- [Document segment]

--- --- ---

1 files changed, 157 insertions, 0 deletions
diff --git a/Documentation/RCU/checklist.txt b/Documentation/RCU/checklist.txt
new file mode 100644
index 000000000000..b3a568abe6b1
--- /dev/null
+++ b/Documentation/RCU/checklist.txt
@@ -0,0 +1,157 @@
+Review Checklist for RCU Patches
+
+
+This document contains a checklist for producing and reviewing patches
+that make use of RCU.  Violating any of the rules listed below will
+result in the same sorts of problems that leaving out a locking primitive
+would cause.  This list is based on experiences reviewing such patches
+over a rather long period of time, but improvements are always welcome!
+
+0.	Is RCU being applied to a read-mostly situation?  If the data
+	structure is updated more than about 10% of the time, then
+	you should strongly consider some other approach, unless
+	detailed performance measurements show that RCU is nonetheless
+	the right tool for the job.
+
+	The other exception would be where performance is not an issue,
+	and RCU provides a simpler implementation.  An example of this
+	situation is the dynamic NMI code in the Linux 2.6 kernel,
+	at least on architectures where NMIs are rare.
+
+1.	Does the update code have proper mutual exclusion?
+
+	RCU does allow -readers- to run (almost) naked, but -writers- must
+	still use some sort of mutual exclusion, such as:
+
+	a.	locking,
+	b.	atomic operations, or
+	c.	restricting updates to a single task.
+
+	If you choose #b, be prepared to describe how you have handled
+	memory barriers on weakly ordered machines (pretty much all of
+	them -- even x86 allows reads to be reordered), and be prepared
+	to explain why this added complexity is worthwhile.  If you
+	choose #c, be prepared to explain how this single task does not
+	become a major bottleneck on big multiprocessor machines.
+
+2.	Do the RCU read-side critical sections make proper use of
+	rcu_read_lock() and friends?  These primitives are needed
+	to suppress preemption (or bottom halves, in the case of
+	rcu_read_lock_bh()) in the read-side critical sections,
+	and are also an excellent aid to readability.
+
+3.	Does the update code tolerate concurrent accesses?
+
+	The whole point of RCU is to permit readers to run without
+	any locks or atomic operations.  This means that readers will
+	be running while updates are in progress.  There are a number
+	of ways to handle this concurrency, depending on the situation:
+
+	a.	Make updates appear atomic to readers.  For example,
+		pointer updates to properly aligned fields will appear
+		atomic, as will individual atomic primitives.  Operations
+		performed under a lock and sequences of multiple atomic
+		primitives will -not- appear to be atomic.
+
+		This is almost always the best approach.

--- --- ---

Carry the RCU patch review checklist forward from its last line, keeping the same plus-prefixed diff layout and style.

- [Information supplied]
--- --- ---

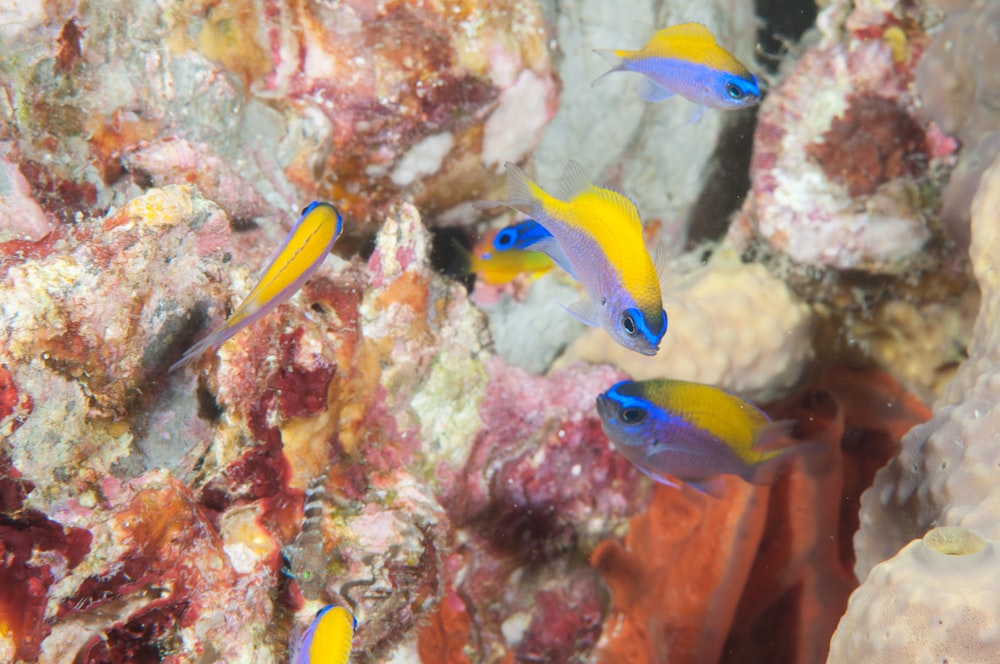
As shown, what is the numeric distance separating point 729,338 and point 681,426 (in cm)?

--- --- ---

- [Task response]
+
+	b.	Carefully order the updates and the reads so that
+		readers see valid data at all phases of the update.
+		This is often more difficult than it sounds, especially
+		given modern CPUs' tendency to reorder memory references.
+		One must usually liberally sprinkle memory barriers
+		(smp_wmb(), smp_rmb(), smp_mb()) through the code,
+		making it difficult to understand and to test.
+
+		It is usually better to group the changing data into
+		a separate structure, so that the change may be made
+		to appear atomic by updating a pointer to reference
+		a new structure containing updated values.
+
+4.	Weakly ordered CPUs pose special challenges.  Almost all CPUs
+	are weakly ordered -- even i386 CPUs allow reads to be reordered.
+	RCU code must take all of the following measures to prevent
+	memory-corruption problems:
+
+	a.	Readers must maintain proper ordering of their memory
+		accesses.  The rcu_dereference() primitive ensures that
+		the CPU picks up the pointer before it picks up the data
+		that the pointer points to.  This really is necessary
+		on Alpha CPUs.	If you don't believe me, see:
+
+			http://www.openvms.compaq.com/wizard/wiz_2637.html
+
+		The rcu_dereference() primitive is also an excellent
+		documentation aid, letting the person reading the code
+		know exactly which pointers are protected by RCU.
+
+		The rcu_dereference() primitive is used by the various
+		"_rcu()" list-traversal primitives, such as the
+		list_for_each_entry_rcu().
+
+	b.	If the list macros are being used, the list_del_rcu(),
+		list_add_tail_rcu(), and list_del_rcu() primitives must
+		be used in order to prevent weakly ordered machines from
+		misordering structure initialization and pointer planting.
+		Similarly, if the hlist macros are being used, the
+		hlist_del_rcu() and hlist_add_head_rcu() primitives
+		are required.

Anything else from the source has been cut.